During his speech on Friday evening, Hosabale underlined that the proliferation of these organisations, while individually dedicated to specific causes, has resulted in the overshadowing of the broader Hindu identity. “In this diversity of organisations, Hindu is lost. The larger objective should not be forgotten. Many a time, the diversity of Hindu society has led to disunity in many places,” he remarked.
The RSS leader advocated for improved collaboration among Hindu organisations to overcome contradictions and differences, emphasising the importance of articulating the voice of Hindu society collectively. He urged these organisations to share information, coordinate efforts, and avoid duplication, emphasising that duplication would lead nowhere.
Hosabale identified key challenges faced by the Hindu community globally, including proselytization, the suppression of human rights of Hindus, and the absence of departments dedicated to Hindu studies and Indian languages in Western universities. He stressed the need for better organisation to address these challenges effectively.
“Hindu organisations will have to share information, coordinate, cooperate, collaborate among themselves, and avoid duplication. Duplication will lead nowhere,” Hosabale emphasised.
The WHC, a quadrennial event, commenced on Friday with delegates from over 60 countries participating. Swami Vigyanananda, the founder and global chairman of the World Hindu Foundation, initiated the event with the blowing of the conch.

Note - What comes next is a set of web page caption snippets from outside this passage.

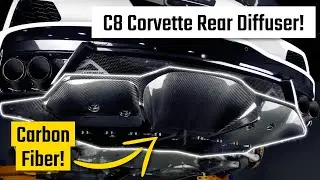 Verus Engineering C8 Corvette Carbon Fiber Rear Diffuser! - Paragon Performance
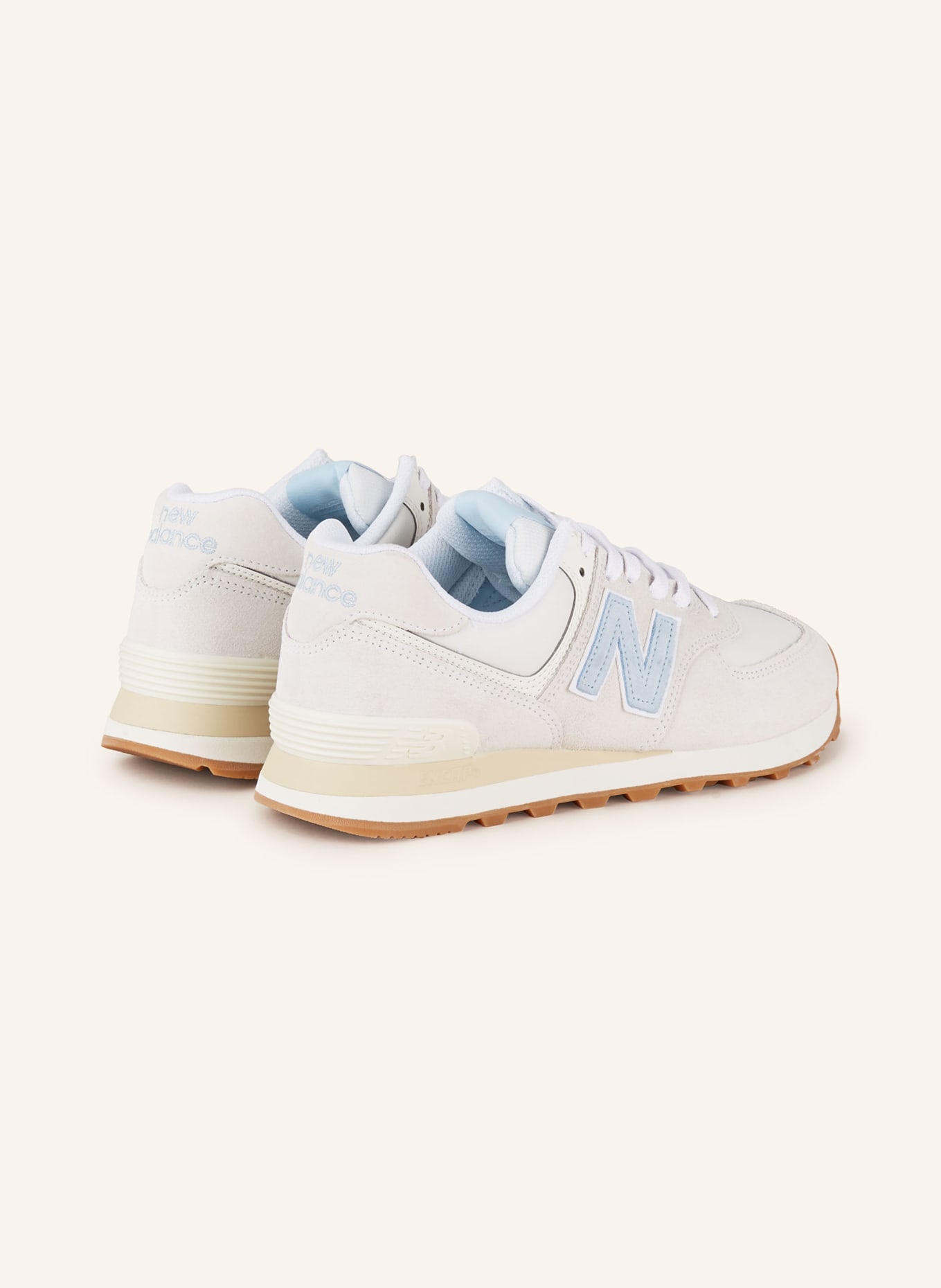 new balance Sneakers 574, Color: LIGHT GRAY/ LIGHT BLUE (Image 2)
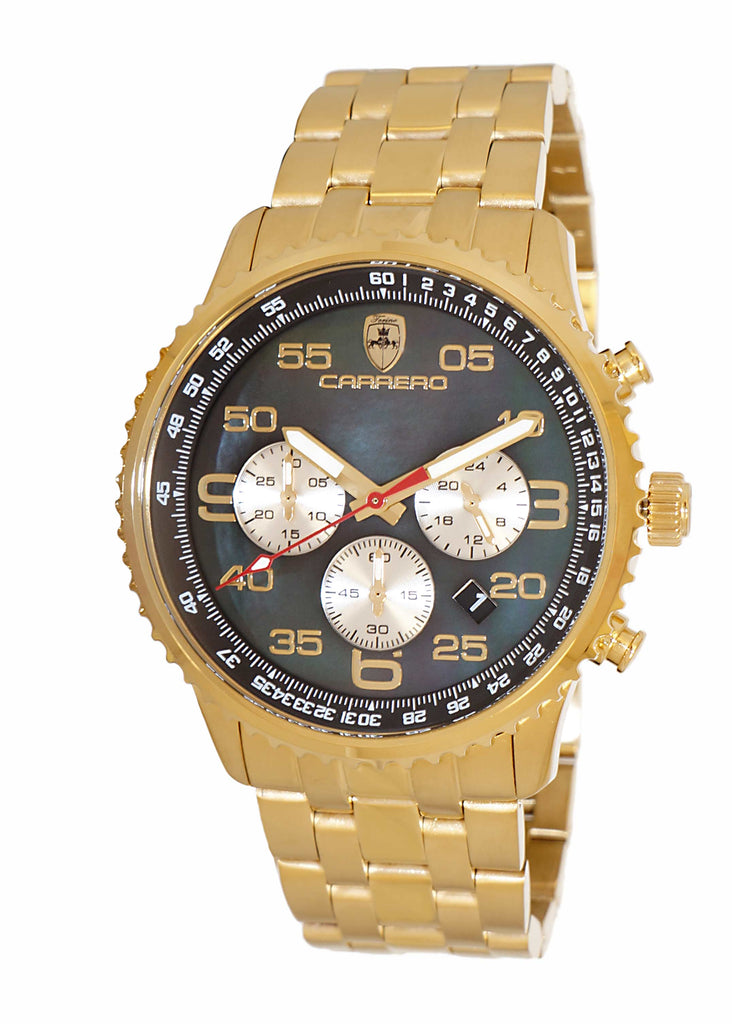 Aureum-MB Goldtone/Black | Black Dial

In a significant development, the WHC renounced the term ‘Hinduism,’ asserting that it reflected oppression and discrimination. Instead, the Congress embraced the terms Hindutva and Hindu Dharma to refer to the “eternal” religion, considering them more accurate and inclusive of the broader Hindu identity.
Earlier in the day, RSS Sarsanghchalak Mohan Bhagwat delivered a message that resonated with the theme of the Congress. He expressed that India, rooted in its cultural heritage, would show the path of happiness and satisfaction to a world grappling with experiments in materialism, communism, and capitalism. Bhagwat appealed to Hindus worldwide to connect with each other and engage with the world collectively.
As the WHC progresses, the focus remains on fostering unity among Hindu organisations to address challenges faced by the community globally. The calls for collaboration, coordination, and a unified voice underscore the urgency of a collective effort to preserve and promote the diverse yet cohesive Hindu identity on the global stage.